Fellow Santa Barbara news photographer Len Wood interned at the News-Press in 1976 and eventually rose to the rank of photo editor. He recalled Rafael as being “very influential” and showing him the ropes. Wood also remembered Maldonado being “completely different than anyone in the field because he always had interesting hobbies going on and stories that had zero to do with journalism. Most photojournalists get consumed with the job with photos coming first and everything else coming second.” 

And it’s true. Rafael was into video and illustrations. He was a marathoner until an injury during the 1984 L.A. Marathon made him swap his running shoes for swim trunks. He brewed beer and sold brewing supplies out of his home, and when he moved to Solvang, he started making wine. With so many other interests, it is ironic that he would become the one of the longest-serving photographers at the paper.

Rafael embraced technology all along the way and says that “digital” is the best thing that could have happened to photography. Instead of worrying about the chemical hazards or mishaps during development, you can concentrate on what’s really important, like “the light and the moment,” he said. “And that’s, to me, where the picture happens.”

After years of toting around two or three big cameras, Rafael welcomed the lightweight iPhone into his quiver.

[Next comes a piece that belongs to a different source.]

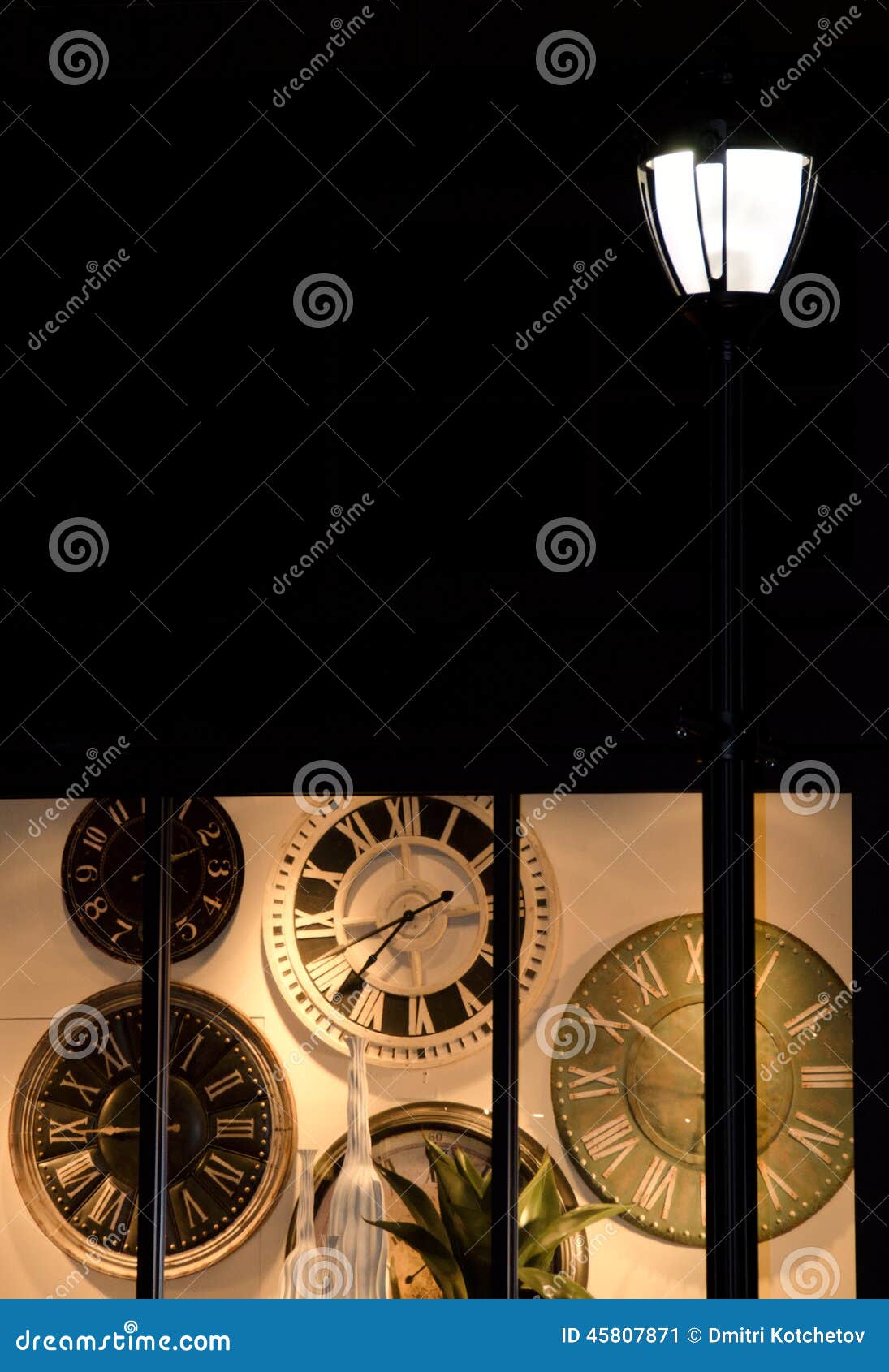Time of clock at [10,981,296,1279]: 6:00
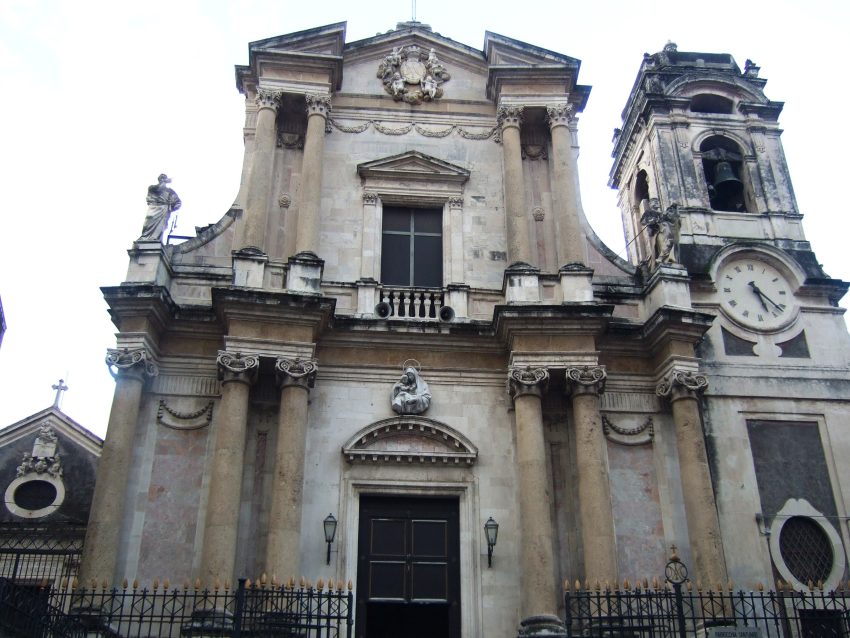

He always had a full-sized body and long lens at the ready, but for day to day images like food assignments or head shots, he preferred the phone.  

After 51 years, Rafael said it was strange to walk out the door of the News-Press for the last time, but the next chapter is going to be spent in Hawai‘i, where he will live close to his son and grandchild. He’ll still be snapping pics, but mainly of the family or snorkeling with a GoPro. 

But there are parts of his career he’ll miss, he admitted. “The best thrill you can get in this job is, at the end of the day, you’re getting into your car and you say, ‘You know, this was a good day. I did okay today.’ Then you go home and enjoy the family.”